In support of their Motion, Plaintiffs argue, inter alia, that AMT Defendants’ counterclaims
and affirmative defenses are time-barred because SLMI and AMT knew or should have known
as early as 1998 (or earlier) that Marvel effectively claimed ownership in the Spider-Man
copyright based on Marvel’s open and notorious use thereof for years and, because SLMI
allegedly failed to timely assert its ownership claim, its current claims-and AMT’s by extension—
are time-barred by the Copyright Act’s statute of limitations. See, e.g., Plaintiffs’ Memorandum
in Support of Motion at 17-19.
However, the Supreme Court in Petrella makes plain that there is a “separate-accrual
rule [that] attends the copyright statute of limitations,” slip op. at 5, and that the Copyright Act’s
statute of limitation “runs separately from each violation.” Id. Thus, Section 507(b) of the
Copyright Act “allows plaintiffs . . . to gain retrospective relief running only three years back from
the date the complaint was filed.” Id. at 6-7. Thus, the Supreme Court reversed the Ninth
Circuit and found that laches could not act as a bar to Petrella’s claim for infringement when
Petrella filed her infringement claim over 15 years after learning about MGM’s alleged infringing
actions. Id. at 8; 11-14.
Similarly, the Petrella decision supports the argument that AMT Defendants’
counterclaims and affirmative defenses should not be deemed to be time-barred under the
The Honorable Jeffrey L. Schmehl
May 20, 2014
Page 2

circumstances. 17 U.S.C. § 507(b) provides that “[n]o civil action shall be maintained under the
provisions of this title unless it is commenced within three years after the claim accrued.” Here,
AMT Defendants’ counterclaims and affirmative defenses did not accrue until the Plaintiffs
brought suit against AMT Defendants or at least when there was an imminent threat of suit, as
AMT Defendants’ counterclaims and affirmative defenses are brought in direct response to
Plaintiffs’ claims for copyright infringement. These claims were therefore brought well within the
three year statute of limitations set forth in 17 U.S.C. § 507(b).
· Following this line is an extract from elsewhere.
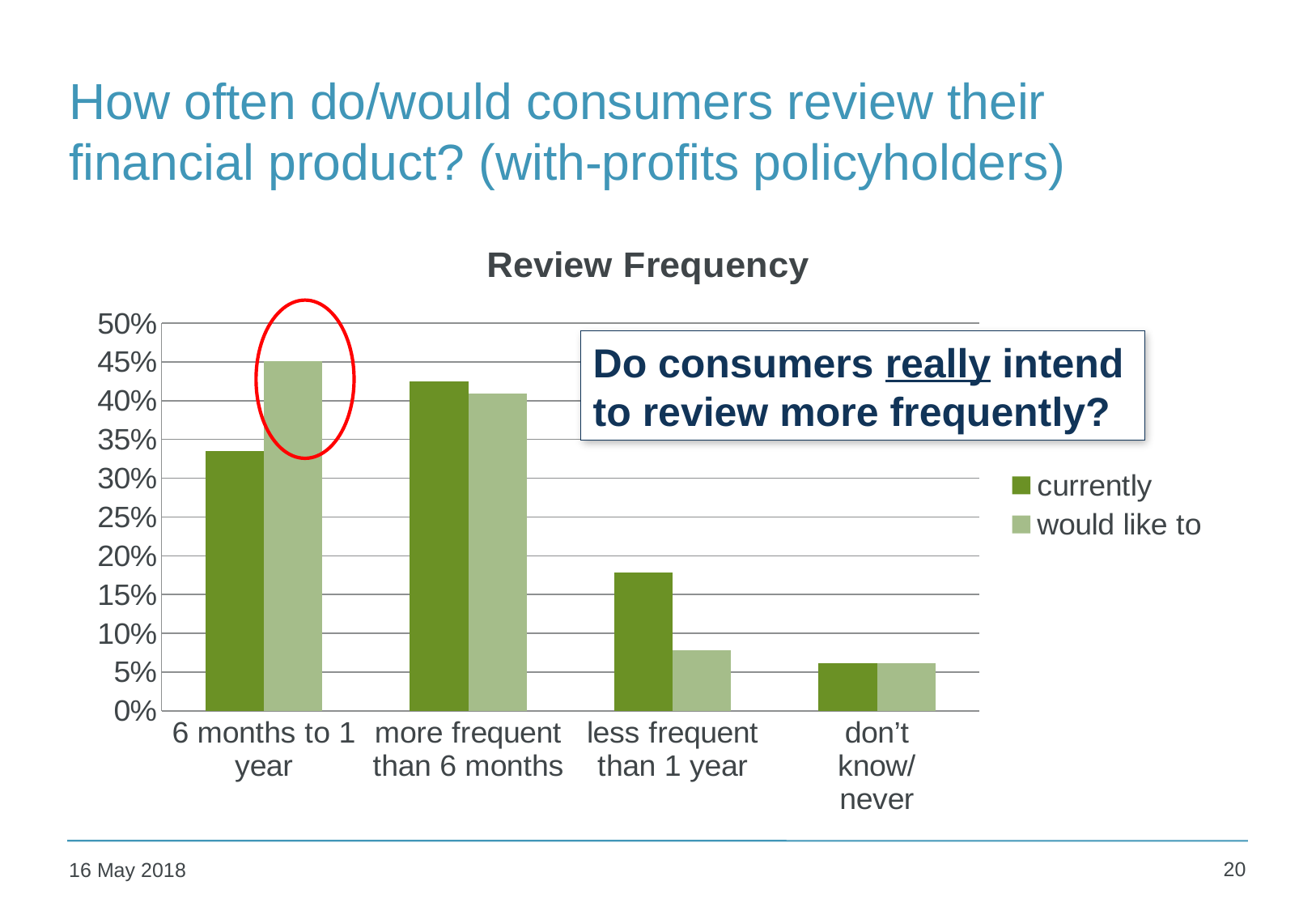
Is the "would like to" value for "less frequent than 1 year" greater or less than 10%? less For "6 months to 1 year", which is larger: the "currently" value or the "would like to" value? would like to How many series does the legend of the Review Frequency chart list? 2 What type of chart is shown under the title "Review Frequency"? bar chart Which category has the highest "currently" value in the Review Frequency chart? more frequent than 6 months Is the "currently" value for "more frequent than 6 months" greater or less than 40%? greater Which category has the lowest "currently" value in the Review Frequency chart? don't know/never For "less frequent than 1 year", which is larger: the "currently" value or the "would like to" value? currently How many categories are shown on the x axis of the Review Frequency chart? 4 Is the "currently" value for "6 months to 1 year" greater or less than 30%? greater Which category has the highest "would like to" value in the Review Frequency chart? 6 months to 1 year What are the two legend entries in the Review Frequency chart? currently, would like to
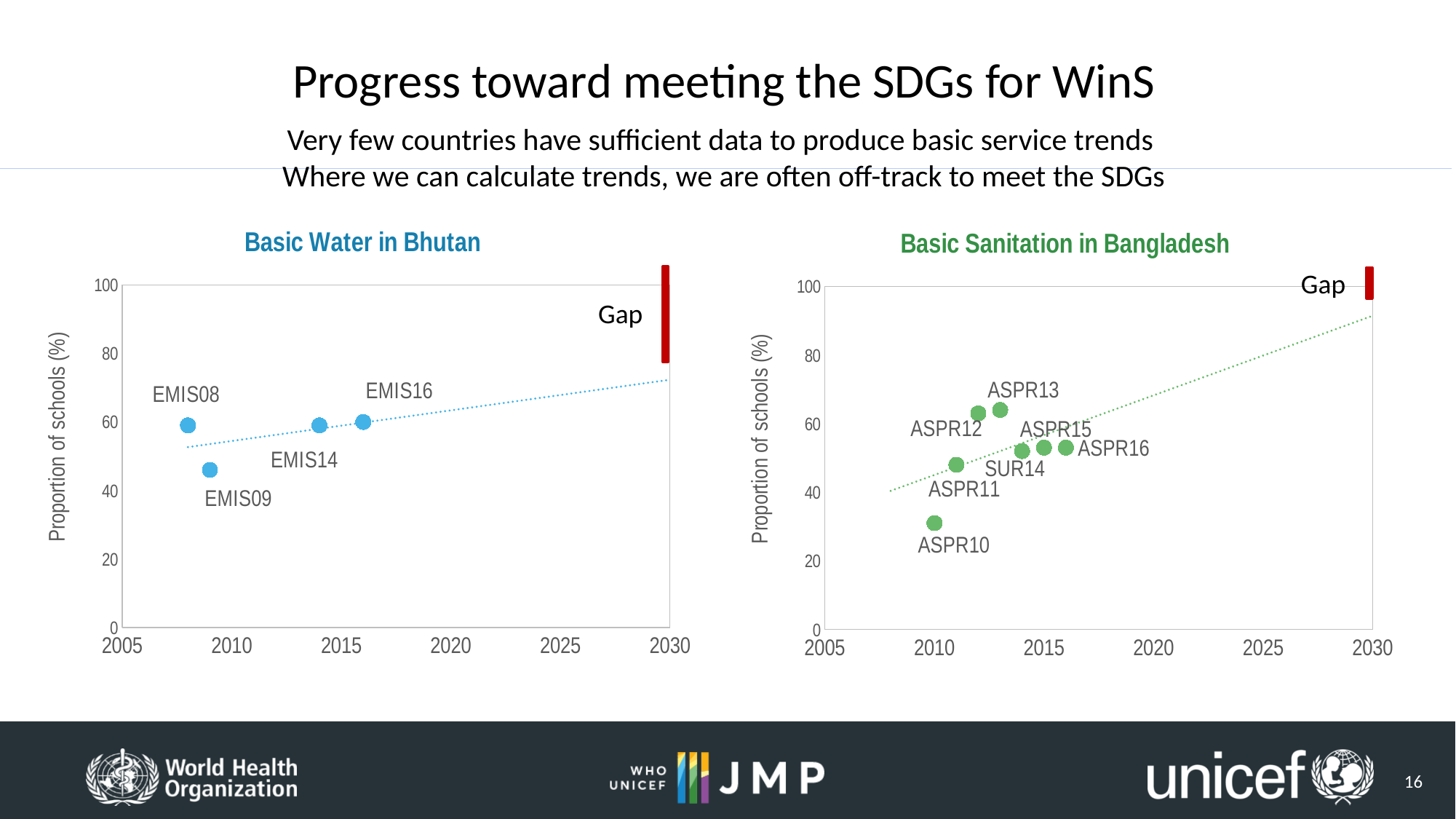
In the "Basic Sanitation in Bangladesh" chart, is the value for ASPR13 greater or less than 60? greater In the "Basic Sanitation in Bangladesh" chart, which labelled point has the lowest value? ASPR10 In the "Basic Sanitation in Bangladesh" chart, is the value for ASPR10 greater or less than 40? less In the "Basic Sanitation in Bangladesh" chart, does the dotted trend line rise or fall from 2010 to 2030? rise In the "Basic Water in Bhutan" chart, which is larger, the value for EMIS16 or the value for EMIS09? EMIS16 How many data points are plotted in the "Basic Sanitation in Bangladesh" chart? 7 In the "Basic Water in Bhutan" chart, which labelled point has the lowest value? EMIS09 How many data points are plotted in the "Basic Water in Bhutan" chart? 4 In the "Basic Sanitation in Bangladesh" chart, which is larger, the value for ASPR12 or the value for ASPR11? ASPR12 What is the y-axis label of the "Basic Water in Bhutan" chart? Proportion of schools (%) In the "Basic Water in Bhutan" chart, is the value for EMIS09 greater or less than 60? less What kind of chart is "Basic Water in Bhutan"? scatter chart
Applying the reasoning set forth in Petrella, it is evident that AMT Defendants’
counterclaims and affirmative defenses must therefore be deemed timely—even if AMT and/or
SLMI knew or should have known of Plaintiffs’ alleged open and notorious use of the Spider-
Man copyright for many years before the initiation of this suit. By suing the AMT Defendants,
Plaintiffs effectively opened the door for SLMI and AMT to argue ownership of the Spider-Man
copyright. After all, “[t]o the extent that an infringement suit seeks relief solely for conduct
occurring within the limitations period … courts are not at liberty to jettison Congress’ judgment
on the timeliness of suit.” Slip op. at 1. Thus, just as laches was held not to preclude
adjudication of a damages claim brought within the three-year statute of limitations window, id.,
here, too AMT Defendants’ counterclaims and affirmative defenses should not be time-barred
as they were plainly brought within three years of accruing.
We trust that you will find the Petrella decision informative. Thank you for your time and
consideration with respect to this matter.